■ **Problem details**:
Copy every line of the listing below without changing anything.

[Recorded data]
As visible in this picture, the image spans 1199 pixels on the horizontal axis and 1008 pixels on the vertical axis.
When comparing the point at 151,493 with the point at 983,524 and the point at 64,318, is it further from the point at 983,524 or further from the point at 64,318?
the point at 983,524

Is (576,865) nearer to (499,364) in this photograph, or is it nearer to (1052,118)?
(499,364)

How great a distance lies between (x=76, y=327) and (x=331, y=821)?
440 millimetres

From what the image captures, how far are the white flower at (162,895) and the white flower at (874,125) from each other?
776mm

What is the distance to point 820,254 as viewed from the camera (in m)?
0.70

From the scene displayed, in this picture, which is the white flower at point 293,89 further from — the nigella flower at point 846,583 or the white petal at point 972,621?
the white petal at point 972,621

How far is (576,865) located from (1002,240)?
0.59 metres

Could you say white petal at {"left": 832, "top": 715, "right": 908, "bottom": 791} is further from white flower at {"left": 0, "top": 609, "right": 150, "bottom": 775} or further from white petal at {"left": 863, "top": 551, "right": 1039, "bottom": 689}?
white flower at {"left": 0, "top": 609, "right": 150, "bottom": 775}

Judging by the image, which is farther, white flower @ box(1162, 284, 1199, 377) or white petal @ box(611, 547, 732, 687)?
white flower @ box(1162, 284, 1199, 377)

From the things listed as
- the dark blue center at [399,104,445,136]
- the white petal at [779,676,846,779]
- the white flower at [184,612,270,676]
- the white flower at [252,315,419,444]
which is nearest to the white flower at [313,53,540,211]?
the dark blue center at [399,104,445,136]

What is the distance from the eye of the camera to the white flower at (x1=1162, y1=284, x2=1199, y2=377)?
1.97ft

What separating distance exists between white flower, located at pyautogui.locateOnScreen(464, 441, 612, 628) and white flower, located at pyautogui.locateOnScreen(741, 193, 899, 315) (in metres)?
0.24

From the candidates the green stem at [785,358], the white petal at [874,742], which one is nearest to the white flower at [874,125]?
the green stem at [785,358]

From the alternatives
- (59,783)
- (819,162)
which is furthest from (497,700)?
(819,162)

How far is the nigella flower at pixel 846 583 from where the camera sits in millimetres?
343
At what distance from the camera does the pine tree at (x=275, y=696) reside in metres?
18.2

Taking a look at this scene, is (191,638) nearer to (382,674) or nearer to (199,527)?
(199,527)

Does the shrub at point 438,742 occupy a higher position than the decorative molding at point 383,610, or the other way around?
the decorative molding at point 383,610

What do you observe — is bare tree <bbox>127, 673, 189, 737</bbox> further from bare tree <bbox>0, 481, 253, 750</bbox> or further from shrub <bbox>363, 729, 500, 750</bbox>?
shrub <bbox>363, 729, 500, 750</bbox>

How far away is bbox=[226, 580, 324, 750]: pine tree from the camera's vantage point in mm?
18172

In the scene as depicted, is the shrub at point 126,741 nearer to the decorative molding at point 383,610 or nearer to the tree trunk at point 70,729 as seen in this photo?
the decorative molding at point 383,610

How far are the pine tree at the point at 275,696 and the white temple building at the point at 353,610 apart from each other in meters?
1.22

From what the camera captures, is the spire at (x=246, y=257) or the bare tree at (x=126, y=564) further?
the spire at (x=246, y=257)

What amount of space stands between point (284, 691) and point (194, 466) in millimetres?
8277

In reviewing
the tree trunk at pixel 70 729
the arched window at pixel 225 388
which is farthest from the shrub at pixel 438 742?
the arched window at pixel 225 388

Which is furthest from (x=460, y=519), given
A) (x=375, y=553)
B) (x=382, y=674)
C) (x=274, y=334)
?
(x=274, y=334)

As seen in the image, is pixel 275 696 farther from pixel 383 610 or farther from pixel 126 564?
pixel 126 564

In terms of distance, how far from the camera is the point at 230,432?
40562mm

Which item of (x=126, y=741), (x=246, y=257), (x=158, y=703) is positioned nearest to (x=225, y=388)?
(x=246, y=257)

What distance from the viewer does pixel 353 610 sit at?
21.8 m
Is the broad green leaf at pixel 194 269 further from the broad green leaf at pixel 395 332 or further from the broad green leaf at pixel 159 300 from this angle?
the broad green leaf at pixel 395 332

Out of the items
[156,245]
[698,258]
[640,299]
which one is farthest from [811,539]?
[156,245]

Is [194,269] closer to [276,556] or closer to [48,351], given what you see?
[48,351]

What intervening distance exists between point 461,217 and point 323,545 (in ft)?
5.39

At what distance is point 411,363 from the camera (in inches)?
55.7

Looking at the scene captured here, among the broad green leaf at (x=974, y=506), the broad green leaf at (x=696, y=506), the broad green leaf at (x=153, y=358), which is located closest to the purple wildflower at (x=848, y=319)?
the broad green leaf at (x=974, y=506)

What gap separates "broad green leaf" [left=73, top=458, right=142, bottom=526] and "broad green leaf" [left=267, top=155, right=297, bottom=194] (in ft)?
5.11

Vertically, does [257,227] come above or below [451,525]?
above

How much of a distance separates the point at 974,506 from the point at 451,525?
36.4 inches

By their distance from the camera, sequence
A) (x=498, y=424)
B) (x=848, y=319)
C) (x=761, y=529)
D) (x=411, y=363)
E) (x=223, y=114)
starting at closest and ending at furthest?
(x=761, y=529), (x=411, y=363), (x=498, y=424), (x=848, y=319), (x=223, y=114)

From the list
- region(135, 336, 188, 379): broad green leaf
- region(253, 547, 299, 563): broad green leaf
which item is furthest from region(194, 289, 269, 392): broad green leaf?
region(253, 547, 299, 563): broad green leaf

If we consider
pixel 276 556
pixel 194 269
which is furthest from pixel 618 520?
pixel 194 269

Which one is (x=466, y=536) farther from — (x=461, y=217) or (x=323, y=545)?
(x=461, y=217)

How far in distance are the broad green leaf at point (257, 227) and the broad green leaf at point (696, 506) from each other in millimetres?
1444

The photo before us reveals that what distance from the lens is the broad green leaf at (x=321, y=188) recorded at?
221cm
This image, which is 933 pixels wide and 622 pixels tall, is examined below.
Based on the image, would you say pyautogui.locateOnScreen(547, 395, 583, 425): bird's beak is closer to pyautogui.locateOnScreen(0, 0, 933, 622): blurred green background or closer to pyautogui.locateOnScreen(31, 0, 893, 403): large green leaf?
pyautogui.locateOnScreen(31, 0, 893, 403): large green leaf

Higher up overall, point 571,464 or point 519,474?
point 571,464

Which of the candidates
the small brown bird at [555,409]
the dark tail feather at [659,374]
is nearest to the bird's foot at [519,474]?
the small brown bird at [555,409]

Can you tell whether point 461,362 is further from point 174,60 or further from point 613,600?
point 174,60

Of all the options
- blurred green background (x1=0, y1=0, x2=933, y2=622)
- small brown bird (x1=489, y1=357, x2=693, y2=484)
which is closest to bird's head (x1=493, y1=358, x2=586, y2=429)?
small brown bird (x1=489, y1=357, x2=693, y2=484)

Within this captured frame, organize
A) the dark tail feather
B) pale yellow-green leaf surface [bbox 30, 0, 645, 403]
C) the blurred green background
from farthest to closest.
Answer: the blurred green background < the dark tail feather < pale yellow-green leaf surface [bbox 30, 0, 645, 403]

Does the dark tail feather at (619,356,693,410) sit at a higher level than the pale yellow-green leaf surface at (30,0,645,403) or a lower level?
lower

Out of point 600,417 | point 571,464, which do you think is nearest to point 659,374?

■ **Written solution**:
As visible in this picture, the image spans 1199 pixels on the horizontal axis and 1008 pixels on the vertical axis.
When comparing the point at 151,493 with the point at 983,524 and the point at 64,318, is it further from the point at 983,524 or further from the point at 64,318?
the point at 983,524

Is (576,865) nearer to (499,364) in this photograph, or is it nearer to (1052,118)?
(499,364)

How great a distance lies between (x=76, y=327) and (x=331, y=821)?
440 millimetres

From what the image captures, how far are the white flower at (162,895) and the white flower at (874,125) from each other?
776mm

What is the distance to point 820,254 as viewed from the camera (in m)?
0.70

From the scene displayed, in this picture, which is the white flower at point 293,89 further from — the nigella flower at point 846,583 or the white petal at point 972,621?
the white petal at point 972,621

How far is (576,865) located from (1002,240)?
0.59 metres

Could you say white petal at {"left": 832, "top": 715, "right": 908, "bottom": 791} is further from white flower at {"left": 0, "top": 609, "right": 150, "bottom": 775} or further from white petal at {"left": 863, "top": 551, "right": 1039, "bottom": 689}?
white flower at {"left": 0, "top": 609, "right": 150, "bottom": 775}

Judging by the image, which is farther, white flower @ box(1162, 284, 1199, 377) or white petal @ box(611, 547, 732, 687)?
white flower @ box(1162, 284, 1199, 377)

From the things listed as
- the dark blue center at [399,104,445,136]
- the white petal at [779,676,846,779]
- the white flower at [184,612,270,676]
- the white flower at [252,315,419,444]
which is nearest to the white flower at [313,53,540,211]?
the dark blue center at [399,104,445,136]

What is the distance from the eye of the camera to the white flower at (x1=1162, y1=284, x2=1199, y2=377)?
1.97ft

What separating distance exists between white flower, located at pyautogui.locateOnScreen(464, 441, 612, 628) and white flower, located at pyautogui.locateOnScreen(741, 193, 899, 315) (in metres)?
0.24

From the candidates the green stem at [785,358], the white petal at [874,742], which one is nearest to the white flower at [874,125]?
the green stem at [785,358]

From the alternatives
- (59,783)
- (819,162)
which is furthest from (497,700)?
(819,162)

How far is the nigella flower at pixel 846 583 from where the camera sits in millimetres?
343
At what distance from the camera does the pine tree at (x=275, y=696) reside in metres?
18.2

Taking a look at this scene, is (191,638) nearer to (382,674) or nearer to (199,527)?
(199,527)

Does the shrub at point 438,742 occupy a higher position than the decorative molding at point 383,610, or the other way around?
the decorative molding at point 383,610

What do you observe — is bare tree <bbox>127, 673, 189, 737</bbox> further from bare tree <bbox>0, 481, 253, 750</bbox> or further from shrub <bbox>363, 729, 500, 750</bbox>?
shrub <bbox>363, 729, 500, 750</bbox>

How far away is bbox=[226, 580, 324, 750]: pine tree from the camera's vantage point in mm?
18172

In the scene as depicted, is the shrub at point 126,741 nearer to the decorative molding at point 383,610 or nearer to the tree trunk at point 70,729 as seen in this photo?
the decorative molding at point 383,610

How far are the pine tree at the point at 275,696 and the white temple building at the point at 353,610 apart from each other in meters?
1.22

From what the camera captures, is the spire at (x=246, y=257) or the bare tree at (x=126, y=564) further?
the spire at (x=246, y=257)

What amount of space stands between point (284, 691) and point (194, 466) in millimetres?
8277

In reviewing
the tree trunk at pixel 70 729
the arched window at pixel 225 388
which is farthest from the shrub at pixel 438 742?
the arched window at pixel 225 388

Which is furthest from (x=460, y=519), given
A) (x=375, y=553)
B) (x=382, y=674)
C) (x=274, y=334)
?
(x=274, y=334)

As seen in the image, is pixel 275 696 farther from pixel 383 610 or farther from pixel 126 564?
pixel 126 564

In terms of distance, how far from the camera is the point at 230,432?
40562mm

Which item of (x=126, y=741), (x=246, y=257), (x=158, y=703) is positioned nearest to (x=225, y=388)?
(x=246, y=257)

What distance from the viewer does pixel 353 610 sit at?
21.8 m
Is the broad green leaf at pixel 194 269 further from the broad green leaf at pixel 395 332 or further from the broad green leaf at pixel 159 300 from this angle?
the broad green leaf at pixel 395 332

Out of the items
[156,245]
[698,258]
[640,299]
which one is farthest from [811,539]?
[156,245]

Is [194,269] closer to [276,556] or closer to [48,351], given what you see?
[48,351]

What intervening distance exists between point 461,217 and point 323,545 (in ft)?
5.39

At what distance is point 411,363 from the camera (in inches)?
55.7

Looking at the scene captured here, among the broad green leaf at (x=974, y=506), the broad green leaf at (x=696, y=506), the broad green leaf at (x=153, y=358), which is located closest to the purple wildflower at (x=848, y=319)?
the broad green leaf at (x=974, y=506)

What gap separates "broad green leaf" [left=73, top=458, right=142, bottom=526] and "broad green leaf" [left=267, top=155, right=297, bottom=194] (in ft)?
5.11

Vertically, does [257,227] come above or below [451,525]?
above

How much of a distance separates the point at 974,506 from the point at 451,525?
36.4 inches

By their distance from the camera, sequence
A) (x=498, y=424)
B) (x=848, y=319)
C) (x=761, y=529)
D) (x=411, y=363)
E) (x=223, y=114)
starting at closest and ending at furthest?
(x=761, y=529), (x=411, y=363), (x=498, y=424), (x=848, y=319), (x=223, y=114)

From the list
- region(135, 336, 188, 379): broad green leaf
- region(253, 547, 299, 563): broad green leaf
which item is furthest from region(194, 289, 269, 392): broad green leaf?
region(253, 547, 299, 563): broad green leaf

If we consider
pixel 276 556
pixel 194 269
which is furthest from pixel 618 520?
pixel 194 269

Which one is (x=466, y=536) farther from — (x=461, y=217) or (x=323, y=545)?
(x=461, y=217)

How far in distance are the broad green leaf at point (257, 227) and the broad green leaf at point (696, 506) from each other in millimetres?
1444

The photo before us reveals that what distance from the lens is the broad green leaf at (x=321, y=188) recorded at?
221cm
This image, which is 933 pixels wide and 622 pixels tall, is examined below.
Based on the image, would you say pyautogui.locateOnScreen(547, 395, 583, 425): bird's beak is closer to pyautogui.locateOnScreen(0, 0, 933, 622): blurred green background or closer to pyautogui.locateOnScreen(31, 0, 893, 403): large green leaf?
pyautogui.locateOnScreen(31, 0, 893, 403): large green leaf

Higher up overall, point 571,464 or point 519,474?
point 571,464

Which of the candidates
the small brown bird at [555,409]
the dark tail feather at [659,374]
is nearest to the bird's foot at [519,474]?
the small brown bird at [555,409]

Can you tell whether point 461,362 is further from point 174,60 or further from point 613,600?
point 174,60

Of all the options
- blurred green background (x1=0, y1=0, x2=933, y2=622)
- small brown bird (x1=489, y1=357, x2=693, y2=484)
which is closest to bird's head (x1=493, y1=358, x2=586, y2=429)?
small brown bird (x1=489, y1=357, x2=693, y2=484)

Within this captured frame, organize
A) the dark tail feather
B) pale yellow-green leaf surface [bbox 30, 0, 645, 403]
C) the blurred green background
from farthest to closest.
Answer: the blurred green background < the dark tail feather < pale yellow-green leaf surface [bbox 30, 0, 645, 403]

Does the dark tail feather at (619,356,693,410) sit at a higher level than the pale yellow-green leaf surface at (30,0,645,403) or a lower level?
lower

Out of point 600,417 | point 571,464, which do you think is nearest to point 659,374?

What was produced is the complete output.